WORK TO DO ->
Format the material as a JSON list of strings, one string per line and no blank lines. Begin at the line containing "Could you assess" and stop after the line containing "At what distance".

DATASET CONTENT ->
******************************
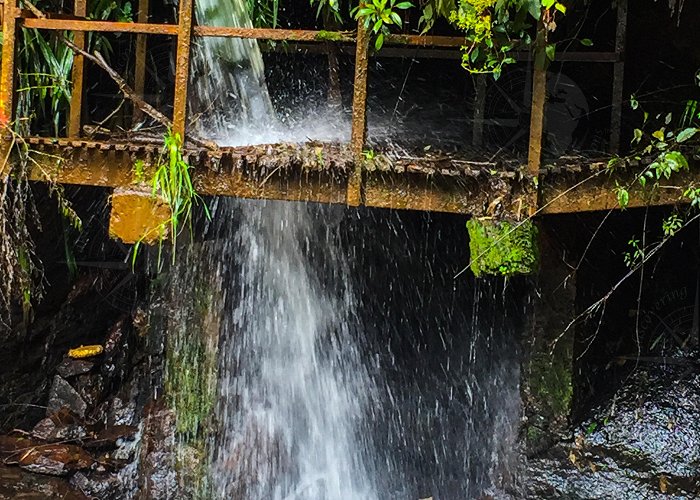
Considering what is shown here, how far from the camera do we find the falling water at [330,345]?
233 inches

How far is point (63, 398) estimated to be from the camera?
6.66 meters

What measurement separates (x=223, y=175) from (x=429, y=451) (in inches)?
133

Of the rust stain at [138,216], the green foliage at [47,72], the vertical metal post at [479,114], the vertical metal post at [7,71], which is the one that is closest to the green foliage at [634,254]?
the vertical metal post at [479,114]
******************************
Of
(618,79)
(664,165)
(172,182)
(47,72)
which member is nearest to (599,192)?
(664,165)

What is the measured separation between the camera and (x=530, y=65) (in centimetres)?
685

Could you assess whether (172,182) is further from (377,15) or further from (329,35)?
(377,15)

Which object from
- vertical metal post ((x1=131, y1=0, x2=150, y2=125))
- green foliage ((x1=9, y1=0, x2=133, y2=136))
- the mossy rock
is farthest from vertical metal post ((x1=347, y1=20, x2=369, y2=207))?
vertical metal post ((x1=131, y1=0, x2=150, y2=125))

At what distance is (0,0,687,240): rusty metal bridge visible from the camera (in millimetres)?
******************************
FULL RESPONSE ->
[
  "Could you assess whether (172,182) is further from (377,15) or further from (329,35)?",
  "(377,15)",
  "Which object from",
  "- vertical metal post ((x1=131, y1=0, x2=150, y2=125))",
  "- green foliage ((x1=9, y1=0, x2=133, y2=136))",
  "- the mossy rock",
  "is farthest from vertical metal post ((x1=347, y1=20, x2=369, y2=207))?",
  "vertical metal post ((x1=131, y1=0, x2=150, y2=125))",
  "At what distance is (0,0,687,240): rusty metal bridge visible from the camera (in millimetres)?"
]